Mas a minha desgraça aconteceu quando eu tinha 5 anos, um dia o velho Arthur descobriu por alguém que eu não era filho biológico dele e quando chegou em casa pressionou a minha mãe, inclusive batendo nela para falar a verdade, sob pressão ela falou que eu tinha sido um erro, pois ela se apaixonou pelo irmão de Arthur e acabou engravidando.

A partir daquele dia o maldito Arthur passou a me tratar como bicho e construiu aquele cubículo onde me torturava e me mantinha preso por horas, as vezes por dia ali. Não adiantava gritar e me desesperar, ninguém iria ouvir a não ser minha mãe que sabia de tudo, porém não podia dizer nada, vez ou outra ele a trancafiava lá também, mas ele sempre manteve esse jeito de paizão em público, inclusive nos levando todos os domingos à missa como uma família feliz.

Nem vou descrever o que ele fazia com minhas irmãs, é desumano até falar, basta o meu sofrimento.

Naquela noite ele me deixou enclausurado no inferno do cubículo, eu gritei tanto que perdi a voz e comecei a chutar em meio a escuridão até conseguir derrubar a porta, então cheguei em casa transtornado e com a voz falando para eu matar a todos.

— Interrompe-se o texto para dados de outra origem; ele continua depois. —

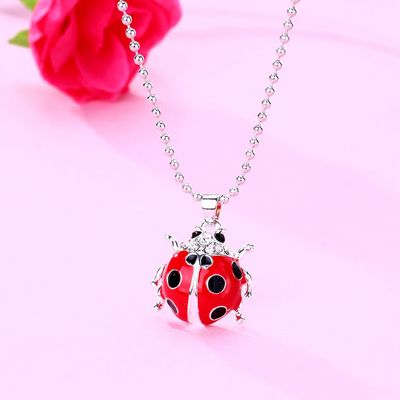 Colliers et pendentifs animaux en cristal coccinelle coccinelle en émail rouge, Long collier pour femmes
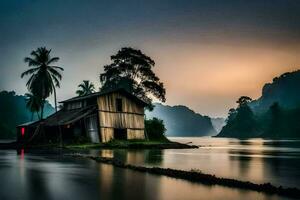 een klein houten huis zit Aan de kust van een rivier. ai-gegenereerd foto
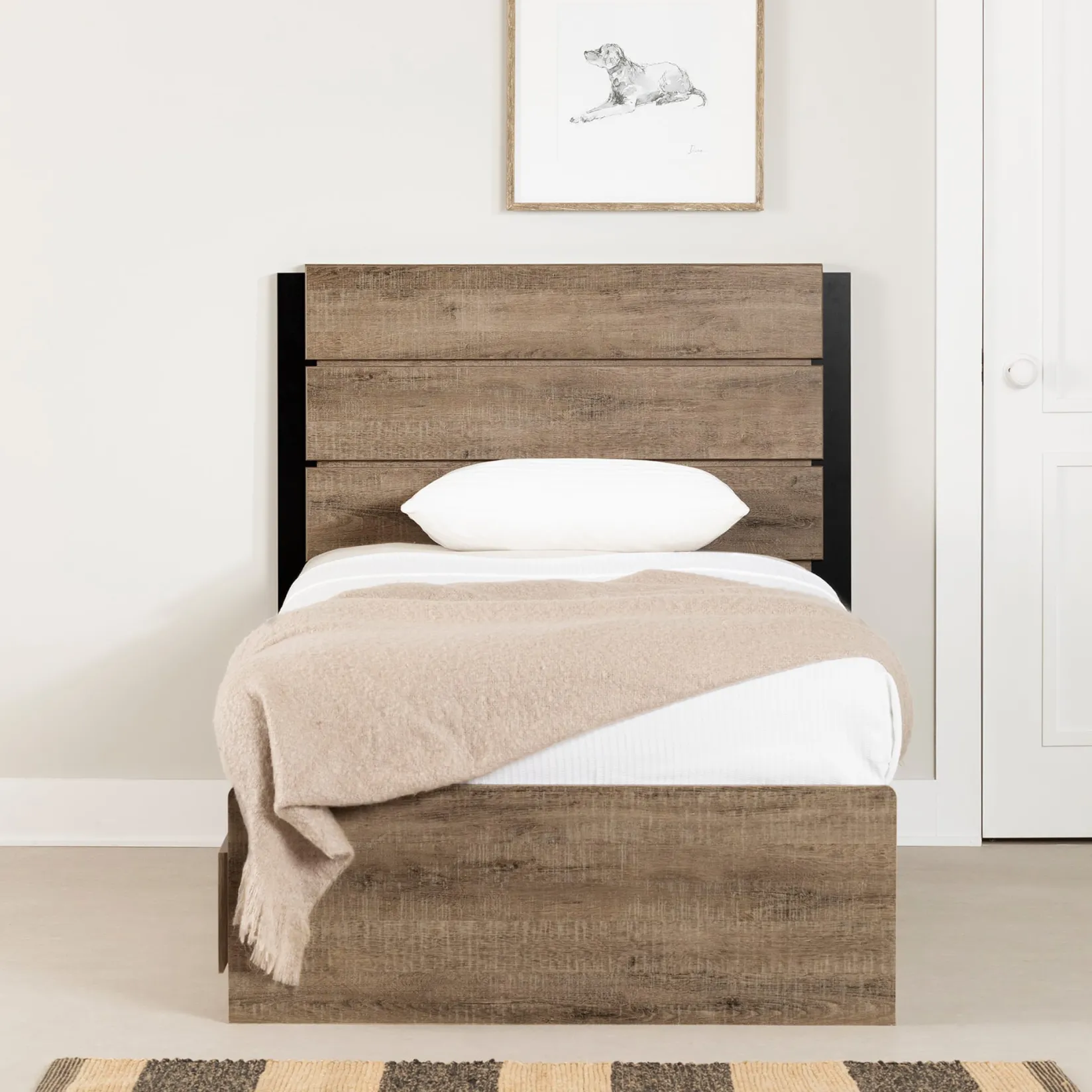 Twin, Full & Queen Beds>South Shore Twin Bed and Headboard Set - Arlen Weathered Oak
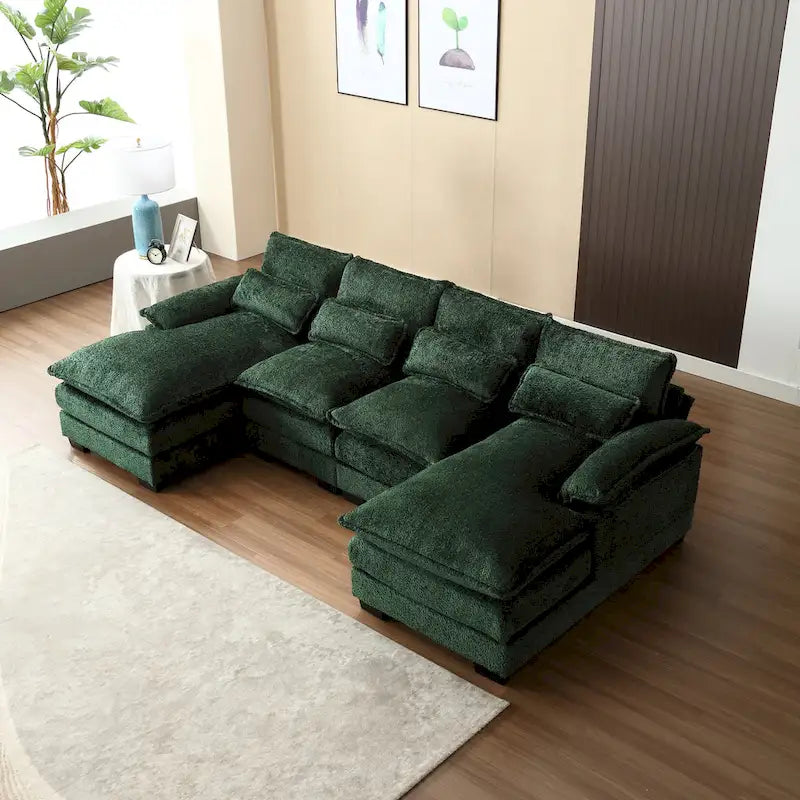 Canapé d'angle moderne en forme de U en chenille 4 places avec double coussin, 2 chaises longues et mousse haute densité 110,63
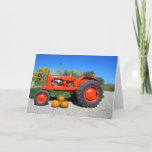 Allis Chalmers Tractor and Pumpkins Greeting Card<br><div class="desc">1955 WD45 Allis Chalmers Tractor- Autumn Accent Pillow
This vintage tractor is a 1955 WD45 Allis Chalmers show with 3 pumpkins on a pillow for your tractor lover to snuggle up to.</div>
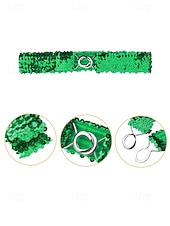 baratos Dia de São Patricio-Cinto feminino de lantejoulas, em poliéster elástico, disponível em várias cores, perfeito para o Dia de São Patrício, carnaval e uso diário.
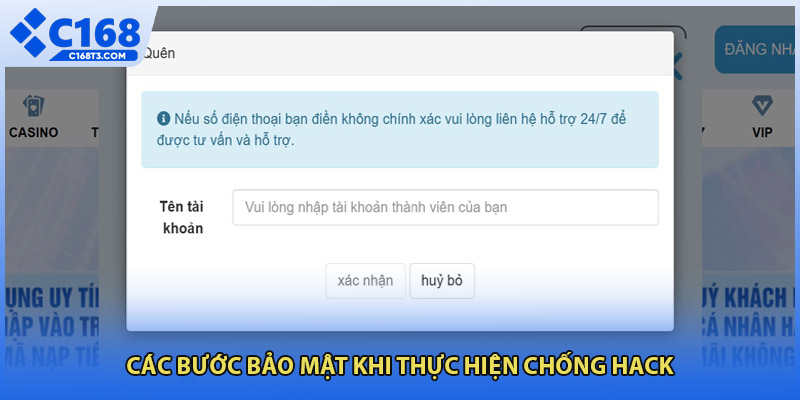 Các bước bảo mật khi thực hiện chống hack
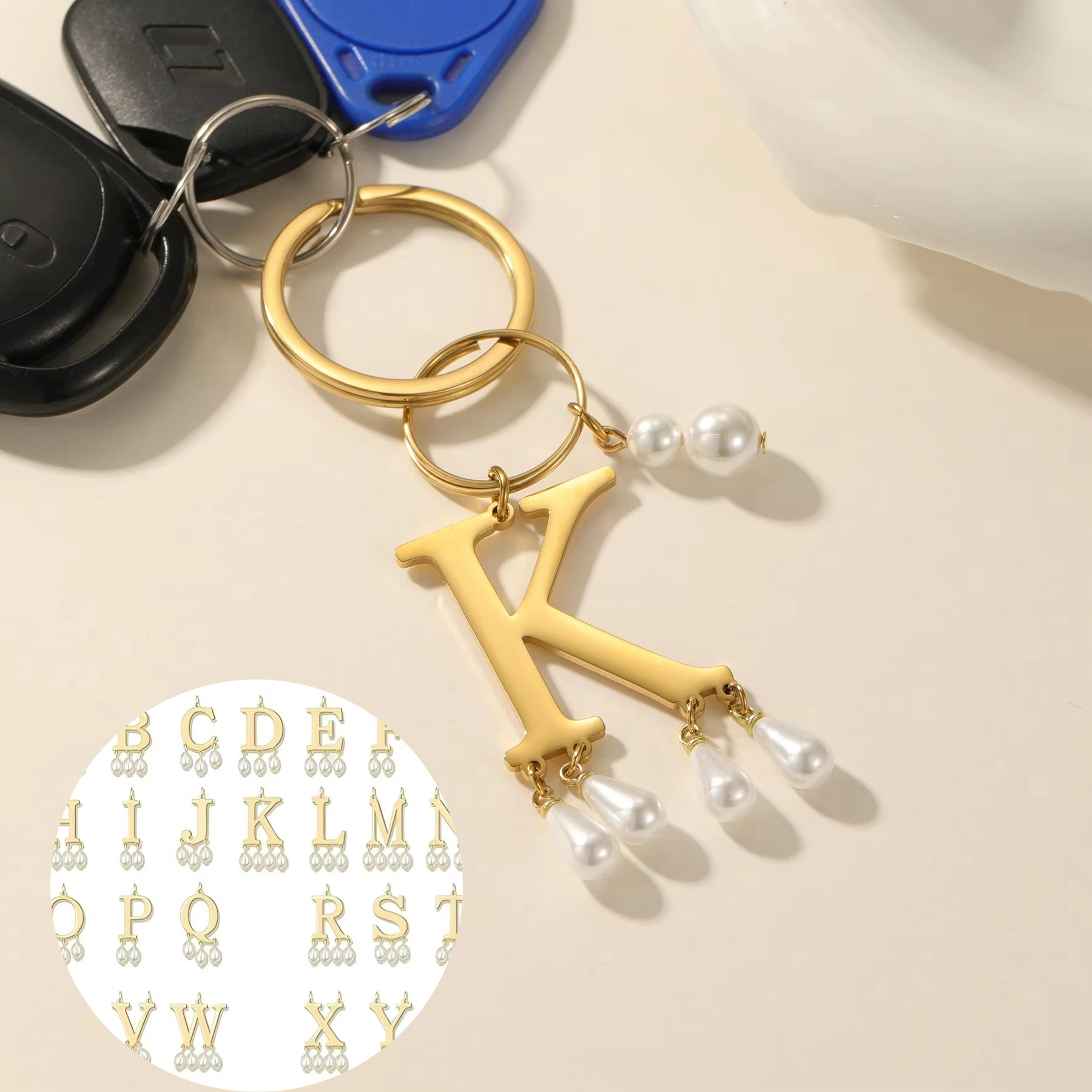 

Personalized Pearl Alphabet Keychain Initial Letter Stainless steel Pendant Car Keychain Pendant Pearl Charm Gift for Women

De pouca coisa me lembro, só lembro de ter acordado aqui nesse hospital psiquiátrico amarrado pés e mãos com os outros contidos me chamando de assassino. Eu não sou assassino! Aliás, nem sei mais quem eu sou, nem sei nem se sou ou se fui alguma coisa algum dia. Estou pronto para ser julgado e condenado por meus crimes, mas por favor, não me deixe no escuro e nem em locais apertados, se assim for condenem-me a morte, pois só de pensar naquele quarto sinistro já me sinto sufocado”.

Sem mais, Arthur Calixto

Após essas descobertas Arthur foi julgado e absolvido, porém teve que ficar sob supervisão o tempo todo por profissionais da psicologia e psiquiatria em uma casa de repouso psiquiátrico permanente até sua morte aos 50 anos de um ataque cardíaco fulminante enquanto dormia.

Após esse sinistro caso a cidade de Sobrado Velho, sua população passou a olhar com mais carinho para as questões psicológicas quebrando em parte o velho paradigma de que transtorno mental é “frescura”.